Having good algorithms to verify tautologies as efficiently as possible
is of prime interest in different fields of computer science.
In this paper we present an algorithm for finding Resolution refutations
based on finding tree-like Res(k) refutations. The algorithm is based on
the one of Beame and Pitassi \cite{BP96} for tree-like Resolution, but it is
provably more efficient. On the other hand our algorithm is also
more efficient than Davis-Putnam and better in the sense of space usage than
the one of Ben-Sasson and Wigderson \cite{BSW01}.
We also analyse the possibility that a system that
simulates Resolution is automatizable. We call this notion "weak
automatizability". We prove that Resolution is weakly automatizable
if and only if Res(2) has feasible interpolation.
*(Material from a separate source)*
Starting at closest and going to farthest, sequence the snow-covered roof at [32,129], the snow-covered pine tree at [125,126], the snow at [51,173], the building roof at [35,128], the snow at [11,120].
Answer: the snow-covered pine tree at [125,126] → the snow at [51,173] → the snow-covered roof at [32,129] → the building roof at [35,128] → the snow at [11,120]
In order to prove this theorem, we show that Res(2) has
polynomial-size proofs of the reflection principle of Resolution
(and of any Res(k)), which is a version of consistency. We also show
that Resolution proofs of its own reflection principle require
slightly subexponential size. This gives a slightly subexponential
lower bound for the monotone interpolation of Res(2) and a
better separation from Resolution as a byproduct.
Finally, the techniques for proving these results
give us a way to obtain a large class of
examples that have small Resolution refutations but require
relatively large width. This answers a question of Alekhnovich
and Razborov \cite{AR01b} related to whether Resolution is
automatizable in quasipolynomial-time.